→ Задание A
Продублируйте из отрывка о работе Галины Волчек над ролью Нюрки фрагмент от слов «Ефремов увидел главный» по слова «эта пьеса Розова.» включительно.
→ Задание B
Ответьте по отрывку о работе Галины Волчек над ролью Нюрки:
(i) Какой фильм был снят по этой пьесе Розова?
(ii) Кто ставил спектакль, в котором Волчек предложили роль девушки со стройки?
(iii) Какую роль и в каком спектакле репетировала тогда Рая Максимова?

→ Исходный текст
Когда Галина впервые прочла пьесу, то ужаснулась: розовский персонаж показался ей чуждым, не имеющим никаких точек соприкосновения. Не за что было и уцепиться, чтобы хоть как-то примерить роль «на себя». Нахальная, наглая, бесцеремонная, завистливая, пошлая, злобная, злопамятная, невежественная. Но больше смущало другое – неверие в свои силы. Виделось: если не смогу разобраться в мотивах поведения Нюрки, то откажусь от спектакля. И она это сделала. Через несколько дней ей объявили, что отказ не принят.
– Не торопись, – сказал Ефремов. – Ты сама еще не знаешь своих возможностей.
Ефремов увидел главный конфликт «Вечно живых» – столкновение двух мировоззрений: людей, исповедующих высокую гражданственность, с теми, кто живет для себя.
И Волчек приступила к длительному и нелегкому «освоению» Нюрки-хлеборезки – роли, принесшей ей первый успех на сцене, а потом и оглушительную славу в фильме «Летят журавли», в основу которого была положена эта пьеса Розова.
– Чего я только ни делала, лишь бы Нюрка у меня «пошла», – вспоминала Волчек. – Даже тайком выпивала четвертинку за ширмами перед своим выходом, чтобы почувствовать себя развязной и агрессивной. До сих пор не пойму, что знал обо мне Ефремов, почему верил, что в день генеральной репетиции что-то получится…
Та же история повторилась, когда мне предложили в другом спектакле роль молодой разбитной девушки со стройки. Маргарита Микаэлян, ставившая спектакль, никак не могла согласиться с таким распределением. Ефремов настаивал. Они спорили, даже побились об заклад. Написали на бумажках – один: «сыграет и не провалится», другая: «не сыграет и обязательно провалится» и спрятали их за батарею в репетиционном зале.
Я ходила по сцене, старалась, говорила своим голосом, была «органична». Мара Микаэлян из темноты зала смотрела на меня с ужасом, понимая, как я тихо, без треска проваливаюсь.
«Для меня так дорога система Станиславского. Она не просто – элементы, а в ней есть цель. Ему было важно, чтобы актер мог войти в определенное состояние, которое Станиславский называл творческим. Ему важно было это творческое самочувствие для театра, но оно важно любому человеку». (Олег Ефремов)
Я работала над ролью везде, все время. В такси, где мы оказались с Раей Максимовой – она в то время репетировала Ирину в мхатовских «Трех сестрах», – мы бубнили вполголоса каждая свое. Она:
– Иван Романыч, милый Иван Романыч… Скажите мне, отчего я сегодня так счастлива?

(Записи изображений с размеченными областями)

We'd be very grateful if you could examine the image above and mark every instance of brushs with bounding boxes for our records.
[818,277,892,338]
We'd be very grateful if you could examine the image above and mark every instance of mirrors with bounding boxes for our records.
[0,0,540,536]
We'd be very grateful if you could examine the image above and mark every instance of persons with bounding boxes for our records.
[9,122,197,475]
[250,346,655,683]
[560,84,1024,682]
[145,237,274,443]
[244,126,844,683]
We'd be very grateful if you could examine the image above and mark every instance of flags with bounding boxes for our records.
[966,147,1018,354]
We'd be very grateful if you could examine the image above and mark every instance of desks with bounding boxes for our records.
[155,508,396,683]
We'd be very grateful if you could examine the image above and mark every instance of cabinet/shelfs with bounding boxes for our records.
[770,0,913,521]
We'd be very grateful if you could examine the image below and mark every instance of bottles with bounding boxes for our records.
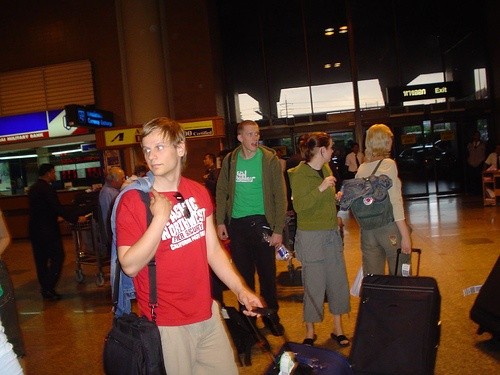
[277,244,290,259]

→ Ожидаемый ответ A
Ефремов увидел главный конфликт «Вечно живых» – столкновение двух мировоззрений: людей, исповедующих высокую гражданственность, с теми, кто живет для себя.
И Волчек приступила к длительному и нелегкому «освоению» Нюрки-хлеборезки – роли, принесшей ей первый успех на сцене, а потом и оглушительную славу в фильме «Летят журавли», в основу которого была положена эта пьеса Розова.

→ Ожидаемый ответ B
(i) «Летят журавли».
(ii) Маргарита Микаэлян.
(iii) Ирину в мхатовских «Трех сестрах».